Tuesday, November 27, 2007

Is there a numerical cap on how many friends we can have?

As users of Facebook, MySpace and other social-networking sites pile up hundreds, even thousands, of "friends," several commentators and news articles have cautioned that there is a natural limit to a friendship circle. They typically cite the so-called Dunbar's number, 150, as a ceiling on our personal contacts. This limit was derived by extrapolating from social groups in nonhuman primates and then crediting people with greater capacity because of our larger neocortex, the part of the brain used for conscious thought and language.

But there is reason to believe that the social-networking sites will enable their users to burst past Dunbar's number for friends, just as humans have developed and harnessed technology to surpass their physical limits on speed, strength and the ability to process information.

Robin Dunbar, an Oxford anthropologist whose 1993 research gave rise to the magical count of 150, doesn't use social-networking sites himself. But he says they could "in principle" allow users to push past the limit. "It's perfectly possible that the technology will increase your memory capacity," he says.

The question is whether those who keep ties to hundreds of people do so to the detriment of their closest relationships -- defined by Prof.
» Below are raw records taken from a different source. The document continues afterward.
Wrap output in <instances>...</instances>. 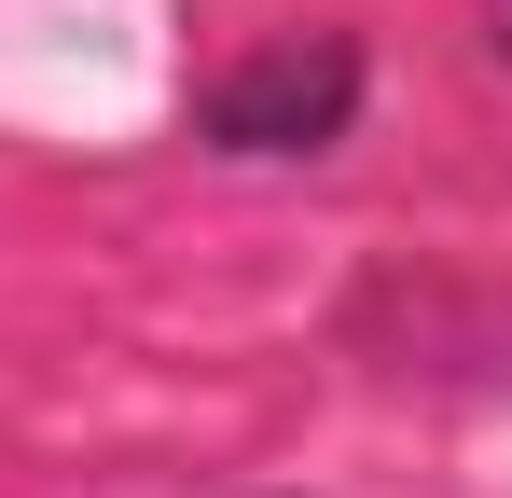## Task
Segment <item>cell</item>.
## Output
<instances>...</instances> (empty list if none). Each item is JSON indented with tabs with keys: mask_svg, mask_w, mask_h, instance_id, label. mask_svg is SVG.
<instances>
[{
	"mask_svg": "<svg viewBox=\"0 0 512 498\" xmlns=\"http://www.w3.org/2000/svg\"><path fill=\"white\" fill-rule=\"evenodd\" d=\"M360 97H374L360 28H277V42H250L194 83V139L222 166H319L360 125Z\"/></svg>",
	"mask_w": 512,
	"mask_h": 498,
	"instance_id": "cell-1",
	"label": "cell"
},
{
	"mask_svg": "<svg viewBox=\"0 0 512 498\" xmlns=\"http://www.w3.org/2000/svg\"><path fill=\"white\" fill-rule=\"evenodd\" d=\"M485 56H499V70H512V0H485Z\"/></svg>",
	"mask_w": 512,
	"mask_h": 498,
	"instance_id": "cell-2",
	"label": "cell"
}]
</instances>
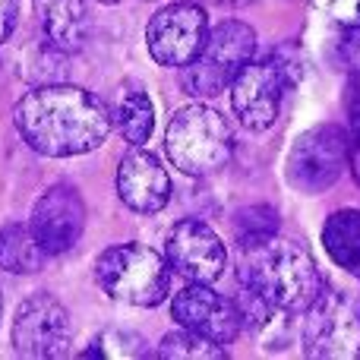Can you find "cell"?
I'll use <instances>...</instances> for the list:
<instances>
[{
    "instance_id": "cell-1",
    "label": "cell",
    "mask_w": 360,
    "mask_h": 360,
    "mask_svg": "<svg viewBox=\"0 0 360 360\" xmlns=\"http://www.w3.org/2000/svg\"><path fill=\"white\" fill-rule=\"evenodd\" d=\"M13 124L22 143L44 158H73L95 152L111 133V111L79 86L44 82L16 101Z\"/></svg>"
},
{
    "instance_id": "cell-2",
    "label": "cell",
    "mask_w": 360,
    "mask_h": 360,
    "mask_svg": "<svg viewBox=\"0 0 360 360\" xmlns=\"http://www.w3.org/2000/svg\"><path fill=\"white\" fill-rule=\"evenodd\" d=\"M247 253V262L237 275L250 281L278 313H288V316L307 313L326 288L313 256L294 240H275L272 237L262 247H253Z\"/></svg>"
},
{
    "instance_id": "cell-3",
    "label": "cell",
    "mask_w": 360,
    "mask_h": 360,
    "mask_svg": "<svg viewBox=\"0 0 360 360\" xmlns=\"http://www.w3.org/2000/svg\"><path fill=\"white\" fill-rule=\"evenodd\" d=\"M165 152L186 177H209L234 155L231 124L209 105H186L171 117L165 133Z\"/></svg>"
},
{
    "instance_id": "cell-4",
    "label": "cell",
    "mask_w": 360,
    "mask_h": 360,
    "mask_svg": "<svg viewBox=\"0 0 360 360\" xmlns=\"http://www.w3.org/2000/svg\"><path fill=\"white\" fill-rule=\"evenodd\" d=\"M95 278L111 300L130 307H158L171 291V266L146 243L108 247L95 262Z\"/></svg>"
},
{
    "instance_id": "cell-5",
    "label": "cell",
    "mask_w": 360,
    "mask_h": 360,
    "mask_svg": "<svg viewBox=\"0 0 360 360\" xmlns=\"http://www.w3.org/2000/svg\"><path fill=\"white\" fill-rule=\"evenodd\" d=\"M253 54H256V32L247 22H240V19L218 22L205 35L202 51L184 67L180 86L193 98H215L253 60Z\"/></svg>"
},
{
    "instance_id": "cell-6",
    "label": "cell",
    "mask_w": 360,
    "mask_h": 360,
    "mask_svg": "<svg viewBox=\"0 0 360 360\" xmlns=\"http://www.w3.org/2000/svg\"><path fill=\"white\" fill-rule=\"evenodd\" d=\"M304 348L323 360L360 357V294L323 288L307 310Z\"/></svg>"
},
{
    "instance_id": "cell-7",
    "label": "cell",
    "mask_w": 360,
    "mask_h": 360,
    "mask_svg": "<svg viewBox=\"0 0 360 360\" xmlns=\"http://www.w3.org/2000/svg\"><path fill=\"white\" fill-rule=\"evenodd\" d=\"M348 133L338 124H319L294 139L285 162V180L297 193L316 196L338 184L348 165Z\"/></svg>"
},
{
    "instance_id": "cell-8",
    "label": "cell",
    "mask_w": 360,
    "mask_h": 360,
    "mask_svg": "<svg viewBox=\"0 0 360 360\" xmlns=\"http://www.w3.org/2000/svg\"><path fill=\"white\" fill-rule=\"evenodd\" d=\"M291 82L294 79L288 76V63H281L278 57L250 60L228 86L237 120L253 133L269 130L278 120L281 98L291 89Z\"/></svg>"
},
{
    "instance_id": "cell-9",
    "label": "cell",
    "mask_w": 360,
    "mask_h": 360,
    "mask_svg": "<svg viewBox=\"0 0 360 360\" xmlns=\"http://www.w3.org/2000/svg\"><path fill=\"white\" fill-rule=\"evenodd\" d=\"M73 342V323L57 297L38 291L25 297L13 319V348L22 357H63Z\"/></svg>"
},
{
    "instance_id": "cell-10",
    "label": "cell",
    "mask_w": 360,
    "mask_h": 360,
    "mask_svg": "<svg viewBox=\"0 0 360 360\" xmlns=\"http://www.w3.org/2000/svg\"><path fill=\"white\" fill-rule=\"evenodd\" d=\"M209 35V16L196 4H168L149 19L146 41L149 54L162 67H186L202 51Z\"/></svg>"
},
{
    "instance_id": "cell-11",
    "label": "cell",
    "mask_w": 360,
    "mask_h": 360,
    "mask_svg": "<svg viewBox=\"0 0 360 360\" xmlns=\"http://www.w3.org/2000/svg\"><path fill=\"white\" fill-rule=\"evenodd\" d=\"M29 228L51 256L73 250L86 228V202H82L79 190L70 184L48 186L32 209Z\"/></svg>"
},
{
    "instance_id": "cell-12",
    "label": "cell",
    "mask_w": 360,
    "mask_h": 360,
    "mask_svg": "<svg viewBox=\"0 0 360 360\" xmlns=\"http://www.w3.org/2000/svg\"><path fill=\"white\" fill-rule=\"evenodd\" d=\"M165 259L186 281L212 285L224 272L228 253H224L221 237L209 224L186 218V221H177L171 228L168 240H165Z\"/></svg>"
},
{
    "instance_id": "cell-13",
    "label": "cell",
    "mask_w": 360,
    "mask_h": 360,
    "mask_svg": "<svg viewBox=\"0 0 360 360\" xmlns=\"http://www.w3.org/2000/svg\"><path fill=\"white\" fill-rule=\"evenodd\" d=\"M171 313L184 329L196 332V335L209 338L221 348L234 342L237 332H240V313H237L234 300L221 297L209 285H199V281H193L190 288L174 294Z\"/></svg>"
},
{
    "instance_id": "cell-14",
    "label": "cell",
    "mask_w": 360,
    "mask_h": 360,
    "mask_svg": "<svg viewBox=\"0 0 360 360\" xmlns=\"http://www.w3.org/2000/svg\"><path fill=\"white\" fill-rule=\"evenodd\" d=\"M117 196L127 209L139 212V215H155L171 199V177L152 152H143L136 146L120 158Z\"/></svg>"
},
{
    "instance_id": "cell-15",
    "label": "cell",
    "mask_w": 360,
    "mask_h": 360,
    "mask_svg": "<svg viewBox=\"0 0 360 360\" xmlns=\"http://www.w3.org/2000/svg\"><path fill=\"white\" fill-rule=\"evenodd\" d=\"M44 44L57 54H76L89 38V10L82 0H32Z\"/></svg>"
},
{
    "instance_id": "cell-16",
    "label": "cell",
    "mask_w": 360,
    "mask_h": 360,
    "mask_svg": "<svg viewBox=\"0 0 360 360\" xmlns=\"http://www.w3.org/2000/svg\"><path fill=\"white\" fill-rule=\"evenodd\" d=\"M48 250L35 240L29 224L10 221L0 228V269L10 275H35L48 262Z\"/></svg>"
},
{
    "instance_id": "cell-17",
    "label": "cell",
    "mask_w": 360,
    "mask_h": 360,
    "mask_svg": "<svg viewBox=\"0 0 360 360\" xmlns=\"http://www.w3.org/2000/svg\"><path fill=\"white\" fill-rule=\"evenodd\" d=\"M323 247L345 272L360 278V212L357 209L332 212L323 228Z\"/></svg>"
},
{
    "instance_id": "cell-18",
    "label": "cell",
    "mask_w": 360,
    "mask_h": 360,
    "mask_svg": "<svg viewBox=\"0 0 360 360\" xmlns=\"http://www.w3.org/2000/svg\"><path fill=\"white\" fill-rule=\"evenodd\" d=\"M114 124H117L120 136L130 146H143L149 143L152 130H155V108H152L149 95L133 89L124 98L117 101V111H114Z\"/></svg>"
},
{
    "instance_id": "cell-19",
    "label": "cell",
    "mask_w": 360,
    "mask_h": 360,
    "mask_svg": "<svg viewBox=\"0 0 360 360\" xmlns=\"http://www.w3.org/2000/svg\"><path fill=\"white\" fill-rule=\"evenodd\" d=\"M278 212L272 205H243L237 209L234 215V237L243 250H253V247H262L266 240H272L278 234Z\"/></svg>"
},
{
    "instance_id": "cell-20",
    "label": "cell",
    "mask_w": 360,
    "mask_h": 360,
    "mask_svg": "<svg viewBox=\"0 0 360 360\" xmlns=\"http://www.w3.org/2000/svg\"><path fill=\"white\" fill-rule=\"evenodd\" d=\"M158 357H168V360H221L224 348L209 338L196 335V332L184 329V332H171V335L162 338L158 345Z\"/></svg>"
},
{
    "instance_id": "cell-21",
    "label": "cell",
    "mask_w": 360,
    "mask_h": 360,
    "mask_svg": "<svg viewBox=\"0 0 360 360\" xmlns=\"http://www.w3.org/2000/svg\"><path fill=\"white\" fill-rule=\"evenodd\" d=\"M313 6L345 29L360 25V0H313Z\"/></svg>"
},
{
    "instance_id": "cell-22",
    "label": "cell",
    "mask_w": 360,
    "mask_h": 360,
    "mask_svg": "<svg viewBox=\"0 0 360 360\" xmlns=\"http://www.w3.org/2000/svg\"><path fill=\"white\" fill-rule=\"evenodd\" d=\"M338 63H342L348 73H360V25L342 32L338 38Z\"/></svg>"
},
{
    "instance_id": "cell-23",
    "label": "cell",
    "mask_w": 360,
    "mask_h": 360,
    "mask_svg": "<svg viewBox=\"0 0 360 360\" xmlns=\"http://www.w3.org/2000/svg\"><path fill=\"white\" fill-rule=\"evenodd\" d=\"M345 111H348L351 127L360 133V73H351L348 86H345Z\"/></svg>"
},
{
    "instance_id": "cell-24",
    "label": "cell",
    "mask_w": 360,
    "mask_h": 360,
    "mask_svg": "<svg viewBox=\"0 0 360 360\" xmlns=\"http://www.w3.org/2000/svg\"><path fill=\"white\" fill-rule=\"evenodd\" d=\"M19 25V0H0V44L10 41Z\"/></svg>"
},
{
    "instance_id": "cell-25",
    "label": "cell",
    "mask_w": 360,
    "mask_h": 360,
    "mask_svg": "<svg viewBox=\"0 0 360 360\" xmlns=\"http://www.w3.org/2000/svg\"><path fill=\"white\" fill-rule=\"evenodd\" d=\"M348 165H351V174H354V180L360 184V133H357L354 146L348 149Z\"/></svg>"
},
{
    "instance_id": "cell-26",
    "label": "cell",
    "mask_w": 360,
    "mask_h": 360,
    "mask_svg": "<svg viewBox=\"0 0 360 360\" xmlns=\"http://www.w3.org/2000/svg\"><path fill=\"white\" fill-rule=\"evenodd\" d=\"M98 4H108V6H114V4H120V0H98Z\"/></svg>"
},
{
    "instance_id": "cell-27",
    "label": "cell",
    "mask_w": 360,
    "mask_h": 360,
    "mask_svg": "<svg viewBox=\"0 0 360 360\" xmlns=\"http://www.w3.org/2000/svg\"><path fill=\"white\" fill-rule=\"evenodd\" d=\"M0 313H4V297H0Z\"/></svg>"
}]
</instances>
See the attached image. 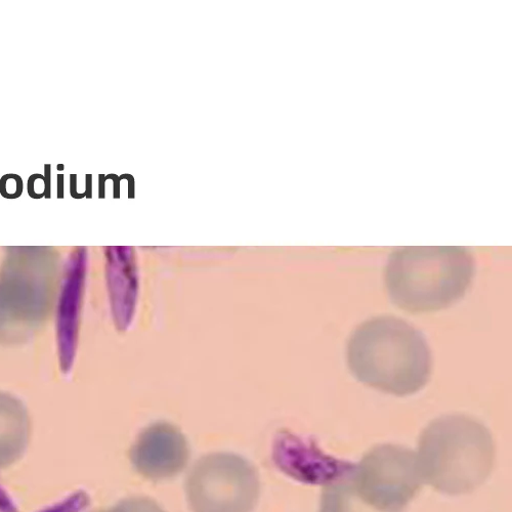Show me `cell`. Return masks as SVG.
<instances>
[{
    "label": "cell",
    "mask_w": 512,
    "mask_h": 512,
    "mask_svg": "<svg viewBox=\"0 0 512 512\" xmlns=\"http://www.w3.org/2000/svg\"><path fill=\"white\" fill-rule=\"evenodd\" d=\"M92 175L87 176V191H85V196L88 198L92 197Z\"/></svg>",
    "instance_id": "19"
},
{
    "label": "cell",
    "mask_w": 512,
    "mask_h": 512,
    "mask_svg": "<svg viewBox=\"0 0 512 512\" xmlns=\"http://www.w3.org/2000/svg\"><path fill=\"white\" fill-rule=\"evenodd\" d=\"M70 193L73 198L79 199L85 196L77 192V176L70 175Z\"/></svg>",
    "instance_id": "17"
},
{
    "label": "cell",
    "mask_w": 512,
    "mask_h": 512,
    "mask_svg": "<svg viewBox=\"0 0 512 512\" xmlns=\"http://www.w3.org/2000/svg\"><path fill=\"white\" fill-rule=\"evenodd\" d=\"M96 512H165L153 499L132 497L121 500L114 506Z\"/></svg>",
    "instance_id": "11"
},
{
    "label": "cell",
    "mask_w": 512,
    "mask_h": 512,
    "mask_svg": "<svg viewBox=\"0 0 512 512\" xmlns=\"http://www.w3.org/2000/svg\"><path fill=\"white\" fill-rule=\"evenodd\" d=\"M0 512H18L9 495L0 487Z\"/></svg>",
    "instance_id": "15"
},
{
    "label": "cell",
    "mask_w": 512,
    "mask_h": 512,
    "mask_svg": "<svg viewBox=\"0 0 512 512\" xmlns=\"http://www.w3.org/2000/svg\"><path fill=\"white\" fill-rule=\"evenodd\" d=\"M64 182H65V176L64 175H58L57 176V196L58 198H64Z\"/></svg>",
    "instance_id": "18"
},
{
    "label": "cell",
    "mask_w": 512,
    "mask_h": 512,
    "mask_svg": "<svg viewBox=\"0 0 512 512\" xmlns=\"http://www.w3.org/2000/svg\"><path fill=\"white\" fill-rule=\"evenodd\" d=\"M347 360L358 381L397 397L421 391L433 367L425 336L394 316L374 317L360 325L349 339Z\"/></svg>",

Dunbar as those formed with people you turn to when in severe distress.

"Technology doesn't change that a whole bunch; you really do need to be touchy-feely with people," adds Alistair Sutcliffe, who studies human-computer interaction at the University of Manchester. The researchers are part of a U.K. group studying the impact of technology on personal relationships.

That sentiment also was corroborated by an online survey managed by Will Reader, a Sheffield Hallam University lecturer in psychology. Dr. Reader announced the results of the first 200 surveys of young people and their networking habits in September, to much fanfare. The news was spun as proof that friendships still generally start offline.

Less-close friendships and acquaintanceships, however, also die offline, while the Web can help sustain them. At the outer edges of your friend group are the people you don't talk to regularly, but who count toward Dunbar's number if you're likely to swap tales, or more, should your paths cross. A couple of former colleagues you run into at an airport bar and have a drink with might qualify. So would a long-lost high-school friend passing through town and asking for a place to stay. "You would probably have to do a lot of catching up, but they know you fit into their social world and you know they fit into yours," Prof. Dunbar says. "You have a history."

Similar sorts of contacts can be managed on an online social network, which helps you to keep ties with people who have moved far enough away that they might otherwise have fallen away from your social group. "You can communicate with people on Facebook in a very low-cost way," Dr. Reader says.

Even before Facebook, Dunbar's number never represented a true limit to friends. Other primates mostly inhabit single, coherent groups, as did our ancestors. In that case, 150 may be the cap on effective group interactions, at least in contexts like business units or self-governing villages. But modern man moves among several groups in a fragmented world, often with little or no overlap between work, play, school and family.

Also, Prof. Dunbar's research has focused on average friend-circle sizes, not maxima. There is a wide variation in the size and makeup of people's friend groups. He cited a range of 100 to 300 in a 2003 paper.

With low-tech help, politicians and business leaders long have been able to exceed 300 so-called friends, Christopher Allen, a Berkeley, Calif., social-software consultant points out. Aides can jot down notes on a long list of constituents that a politician can refer to when needed.

Facebook and its ilk have democratized that system by making it free and easy for everyone to do the same, going beyond simple email and personal Web sites. In the past, new friends and contacts might have replaced old ones as you graduated from college, switched jobs, or moved to a new city. Now, old friends can stick around alongside the new ones on your MySpace. When you have occasion to call on one of them, a page contains all the vital stats you'll need to renew the acquaintance.

If the numbers game sounds tawdry to you, you'd fit in with the U.K. researchers, who are looking at the effects of such friend-hoarding. "The cheapness of communication is a double-edged sword," Dr. Reader says. Whereas you might enrich your life with more contacts, the things that are "important for intimate friendships," such as presents, meals and a ride in your car, he says, don't exist.

Prof. Dunbar isn't sold on the idea that social networks make his number outdated. The research, he says, "made us realize people don't know what these wretched things called relationships are -- and that helps explain why we're so bad at them."